■ THINGS TO DO ■
1) List every person named in the impeachment article below.
2) According to the impeachment article below, which House committee is holding the current public hearings?
3) Write the next part of the impeachment article below, picking up after its last sentence.

Impeachment 101: How the political process actually works
This week's impeachment hearings regarding President Trump and his potential wrongdoing with Ukraine might make it feel like the process has been going on for ages, but it's still just the beginning. After the House hearings, there's a long list of boxes Congress has to check to impeach Trump and ultimately remove him from the Oval Office.
Trump is accused of withholding aid from Ukraine unless the country helped him provide damaging information on former Vice President Joe Biden, who is running to become the Democratic presidential candidate in the 2020 election. House Speaker Nancy Pelosi explicitly accused Trump of bribery, which is an impeachable offense, saying that "the president abused his power and violated his oath by threatening to withhold military aid and a White House meeting in exchange for an investigation into his political rival."
Another way to put this is "quid pro quo," defined by the Merriam-Webster dictionary as "something given or received for something else." You may have heard this term, at the very least, during Trump's denials, which he read from handwritten notes that said "I want nothing. I want no quid pro quo."
The whole point of the impeachment process is to determine if, in fact, there was any wrongdoing. The most basic way to explain the presidential impeachment process is this: The House holds hearings and then votes whether or not to impeach. If they vote yes, then the Senate has a trial and votes whether or not to remove the president from office.
One way to think of it is as if the House is a grand jury deciding whether to indict the president, and the Senate is a jury deciding whether to convict him. But there are nuances — and potential bumps along the road — that make this process a little less than straightforward.
The House
The House of Representatives is charged with deciding whether or not to impeach the president. To make this decision, members of the House are holding both closed-door and public hearings as part of the impeachment inquiry.
The current public hearings are being held by the House Intelligence Committee. This is a bit unusual; previous impeachment hearings have generally been conducted through the House Judiciary Committee, says Frank O. Bowman, III, a law professor at the University of Missouri and author of High Crimes and Misdemeanors: A History of Impeachment for the Age of Trump.
Once enough evidence is gathered, the committee will send their case to the House Judiciary Committee, which will then decide what, if any, articles of impeachment to bring to the entirety of the House. They may hold oral arguments about which articles should be adopted, and then the members of the House — which currently has a Democratic majority — will hold a floor vote on the articles of impeachment. There will likely be a debate, Bowman says, and then a majority of members must vote that there is enough evidence to warrant impeachment.
If that happens, then Trump will be officially impeached, and the process will move to the Senate.
The Senate
The way the process then works in the Senate looks more like a criminal trial. Senators must determine if Trump committed "high crimes and misdemeanors" and should therefore be removed from office entirely.

■ COLLECTED DATA ■
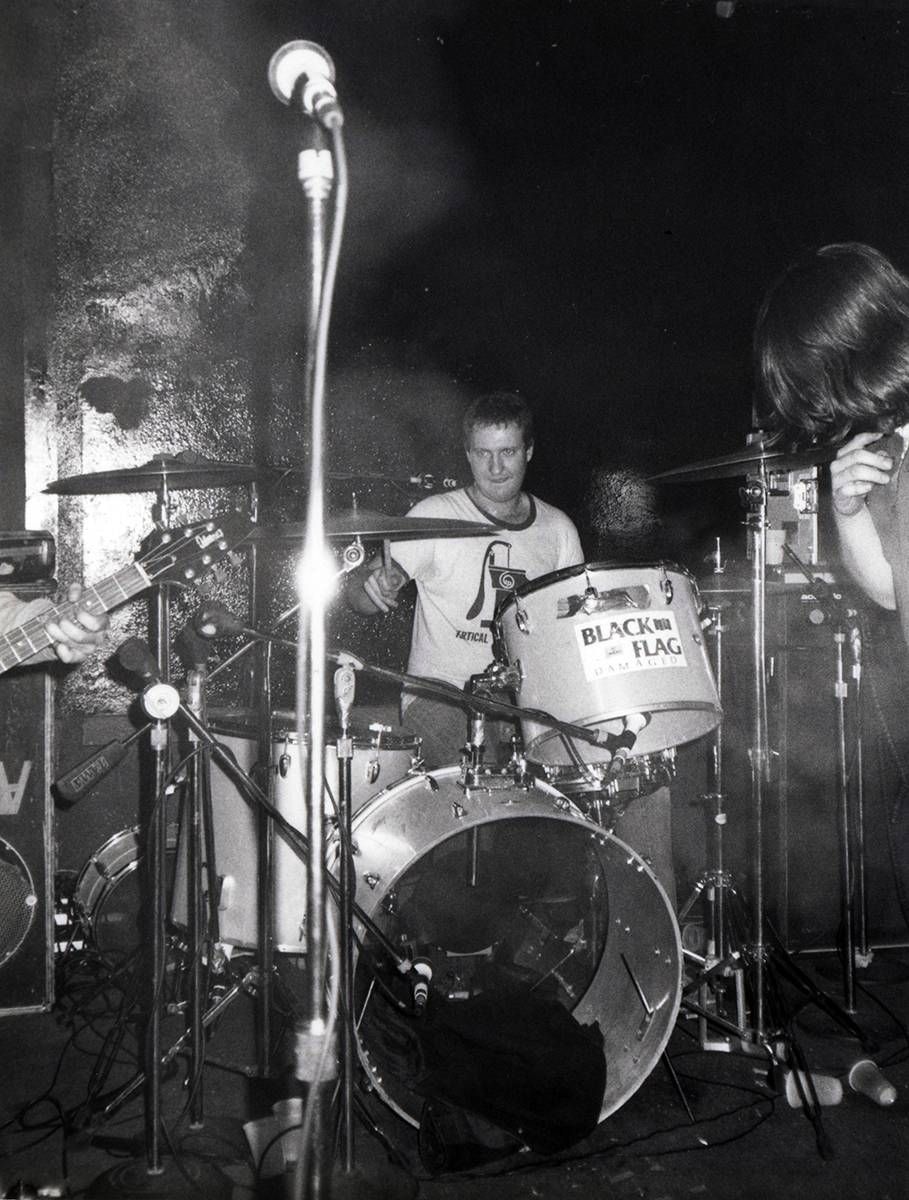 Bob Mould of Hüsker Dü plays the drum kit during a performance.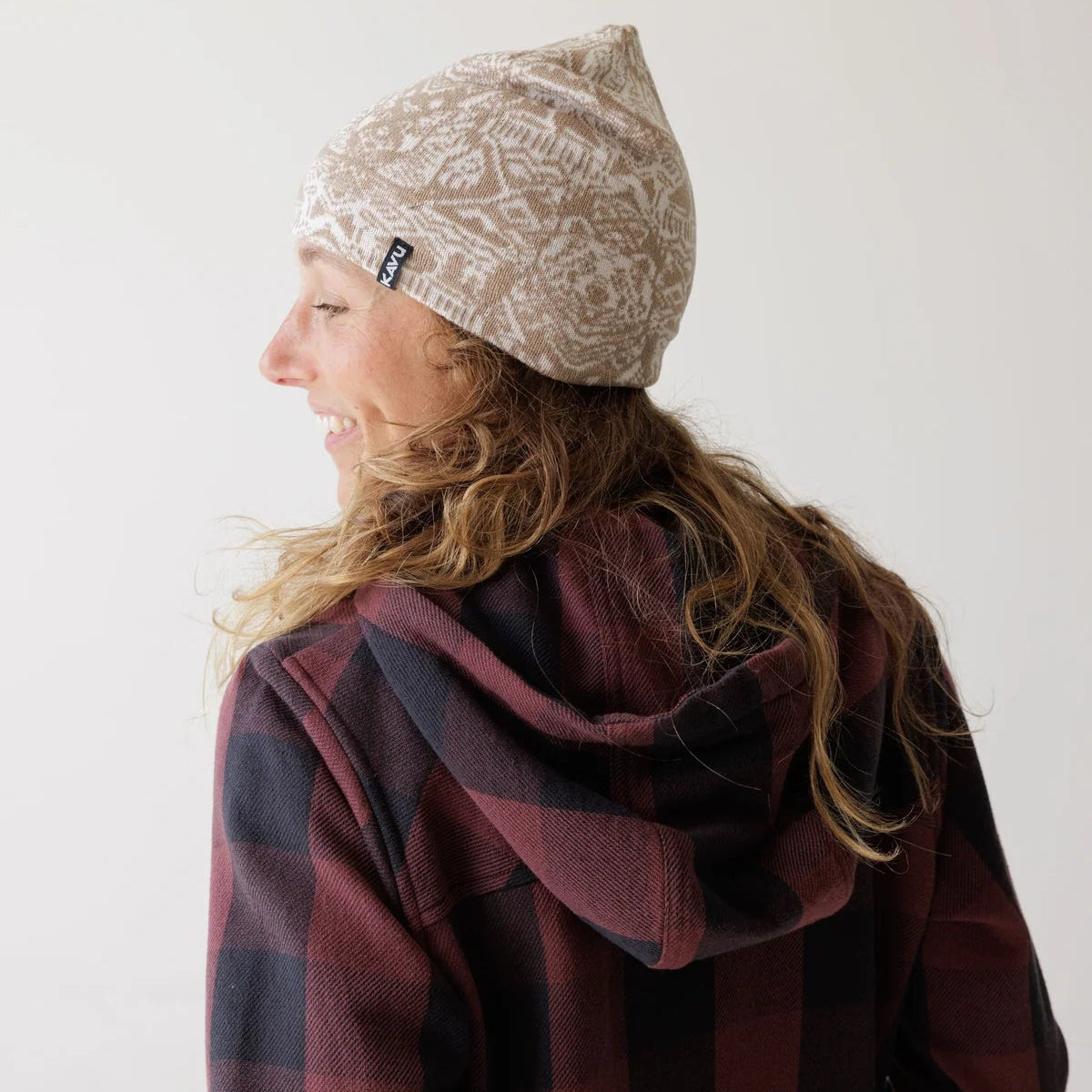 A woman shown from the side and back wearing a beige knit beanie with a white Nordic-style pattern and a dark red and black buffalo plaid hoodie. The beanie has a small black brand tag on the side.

■ RESPONSES BY TASK ■
1) President Trump, Joe Biden, Nancy Pelosi, Frank O. Bowman, III

2) The House Intelligence Committee.

3)
But exactly what a trial would look like is "unclear," Bowman says. "The Senate has pretty much complete control over how that works."
There could be live testimony from witnesses, or there could simply be oral arguments, but the Senate gets to decide that. The only concrete rules, Bowman points out, are that the Senate must stay in session for six days a week, and senators are obligated to be present (which might frustrate the senators who are Democrats and want to be out campaigning for president).
Even if testimony is heard, it's unlikely that Trump would testify. "He’s offered to answer written questions, but who knows if he means that, and it's probably not helpful," says Kimberly Wehle, a professor at Baltimore Law School and author of How to Read the Constitution — and Why. "He’s going to deny everything, and I don't know how meaningful that would be."
To remove a president from office, a two-thirds majority of the Senate — 67 senators — must vote to do so. That's unlikely, considering there are 53 Republicans and 45 Democrats currently in the Senate, with two more who caucus with Democrats. The impeachment process is inherently political, Bowman says, and not actually like a regular criminal trial.
"It's close to impossible that there’s going to be removal in the Senate, politically," Wehle agrees.
However, Wehle notes that it's possible a trial might not even happen at all. With a Republican majority in the Senate and Kentucky Sen. Mitch McConnell as Senate majority leader, "they could move to dismiss the indictment and then not even go to trial," Wehle says. "That’s conceivable."
What comes after
Let's ignore the likelihood of both impeachment and removal from office for a moment. If Trump were to be impeached by the House and removed by the Senate, Vice President Mike Pence would then be sworn in as president. However, this depends on whether people in power comply with the rule of law, Wehle points out. Trump could, potentially, refuse the results.
"There's nothing with this particular president that should surprise us if he refused to leave office," Wehle says. "And the question is, how do you enforce a steady hand-off of authority? I don't know."
When it comes to this process, Wehle wants people in the United States to know that this isn't personal to Trump, but that if potential wrongdoing goes unchecked, the country will slip from a democracy into something more like an autocracy.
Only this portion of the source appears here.